The Parliamentary Commission on Banking Standards has urged the British government to create new laws to imprison more "reckless" bankers, while also making it easier to claw back bonuses and pensions in order to clean up the industry.
In its 500-page report, the PCBS recommended the creation of a new criminal offence, "reckless misconduct in the management of a bank", which would carry a prison sentence in the most serious cases.
"Taxpayers and customers have lost out. The economy has suffered. The reputation of the financial sector has been gravely damaged. Trust in banking has fallen to a new low," said PCBS chairman Andrew Tyrie.
"Senior bankers who seriously damage their banks or put taxpayers' money at risk can expect to be fined, banned from the industry, or, in the worst cases, go to jail."
In terms of pay, the PCBS recommended that the banking industry adopt a new remuneration code. This would include a new power to cancel all bonuses and pension rights not yet paid, in the event that the banks need to be bailed out by the taxpayer.
It also asks that a new structure be installed, in order to better balance risk and reward with more pay deferred over longer periods of time.
The PCBS took evidence between September 21, 2012 and March 6, 2013 to deliver this report. During that time, it asked more than 9,000 questions and heard 161 hours of evidence from hundreds of witnesses, across 73 sessions.
It has also taken into account settled and ongoing regulatory and competition investigations.
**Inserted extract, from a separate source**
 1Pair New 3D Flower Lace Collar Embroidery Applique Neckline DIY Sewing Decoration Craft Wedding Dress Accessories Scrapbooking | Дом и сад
Libor Fixing Scandal: The Latest
The PCBS was set up last year with a brief to deliver recommendations on banking standards and culture, after Barclays settled with US and UK authorities over its role in the Libor fixing scandal last June.
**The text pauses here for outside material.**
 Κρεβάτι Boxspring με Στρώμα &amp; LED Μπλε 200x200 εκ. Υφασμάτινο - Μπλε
Following Barclays' settlement, UBS followed suit in December 2012. It agreed a record $1.5bn fine with US, UK and Swiss authorities for its role in manipulating a number of key benchmark interbank lending rates.
The Royal Bank of Scotland (RBS) was the third and most recent bank to settle with US and UK authorities related to civil charges related to the manipulation of Libor. A RBS subsidiary, RBS Securities Japan Limited, also pleaded guilty to one criminal charge of wire fraud.
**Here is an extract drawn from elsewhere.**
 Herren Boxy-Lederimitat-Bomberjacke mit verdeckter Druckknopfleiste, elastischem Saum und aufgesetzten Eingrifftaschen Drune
In a Q&A session following the settlement, RBS Chairman Philip Hampton said "if people break the law they should face the full weight of the criminal justice system. We have already seen traders at other banks arrested over Libor manipulation and I expect we will see more."
"That is how it should be. If people don't end up in prison over this scandal I worry it will further perpetuate the sense that there is one rule for the financial system and another set of rules for the rest of society."
The authorities have also taken action at an individual level. On Tuesday, Britain's Serious Fraud Office (SFO) charged former Citi and UBS trader Thomas Hayes with conspiracy to defraud in connection with the criminal investigation into the manipulation of Libor.
Hayes, 33, was charged with eight counts of fraud in total by the SFO but he already faces criminal charges from the US Department of Justice since December last year.
On Tuesday, Tracey McDermott, director of enforcement at the Financial Conduct Authority (FCA), told delegates at a conference that "we are serious about holding individuals to account. Many question if we have the ability to see this through ... we mean business and we are able to follow through."